Por fim, Stephen Gill, em Globalization, Market Civilization and Disciplinary


Neo-liberalism traz uma perspectiva neo-gramisciana para falar de
desigualdades/diferença. A ideia central de Gill é que a globalização, o neoliberalismo e
os mercados civilizatórios produzem ideologias e políticas culturais através de forças
sociais e abertura das fronteiras que acirram as contradições do sistema liberal
capitalista. Os mercados civilizatórios são a materialização através do modo de
produção, do consumo global e da ideia neoliberal comprada pelas nações que cumpre o
papel de esgarçar o hiato entre o primeiro e o terceiro mundo. Nesse contexto, Gill traz
um conceito importante para o desenvolvimento do seu trabalho que o da supremacia. A
ideia da supremacia traz algo de novo nas abordagens, pois isso implica em trazer outras
forças que não apenas os Estados para as relações internacionais. Indica trazer o poder
de um bloco histórico que não necessariamente é hegemônico e que muito tem haver
com o poder do capital financeiro. Nesse sentido, que o autor ainda traz outro termo
importante, que é a do novo constitucionalismo, ou seja, há uma institucionalização de
formas legais de políticas públicas no âmbito da governança econômica global cujas
instituições mantenedoras dessa ordem seriam as organizações derivadas de Bretton
Woods. Ademais, Gill traz outro termo interessante para tratar da forma neoliberal de
vigilância de coerção do sistema: O Panopticism, que traz a ideia daquilo que tudo vê e
assim controla.
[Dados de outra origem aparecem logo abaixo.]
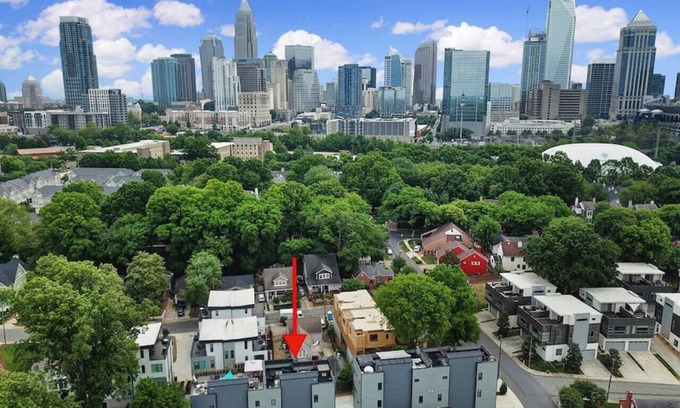 Third Ward House | City Views RoofTop Hot Tub & Short Walk to Stadium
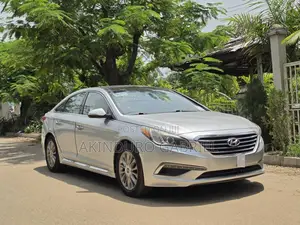 Hyundai Sonata Limited w/Brown Leather 4dr Sedan (2.4L 4cyl 6A) 2015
Além das próprias organizações de Bretton Woods, os mecanismos
tecnológicos, sobretudo de controle de dados, são fundamentais para a coerção do bloco
histórico.

Cada autor trouxe premissas distintas para falar sobre como as diferenças estão
sendo utilizadas para a manutenção da hegemonia e das desigualdades. Apesar da
abordagem mais rebuscada de Walker em trazer uma ideia jurídica da desigualdade e de
considerar que o excepcionalismo de Carl Schmitt anula o espaço e o tempo, o autor não
se preocupa em desenvolver mais sobre a história. Naeem Inayatullah, David Blaney,
Geeta Chowdhry e Sheila Nair, ao contrário, priorizam a análise do discurso que forma
diferenças de raça, gênero e classe como inferiores e me parece ser uma análise
fundamental para a compreensão das desigualdades, pois rompe com as abordagens
eurocêntricas e se coloca como símbolo de resistência e reconhecimento. A abordagem
de Gill, também é interessante, pois traz o aspecto cultural de dominação tão
negligenciado ou intencionalmente evitado pelas abordagens econômicas clássicas.

Dessa maneira, é possível no mínimo compreender que ainda há muitos desafios


para vencer as desigualdades, dado que é historicamente enraizada a ideia do civilizado
e do moderno. Além disso, forças sociais são tecnologicamente eficientes para controlar
coercitivamente o que se prefere chamar de sociedade civil global.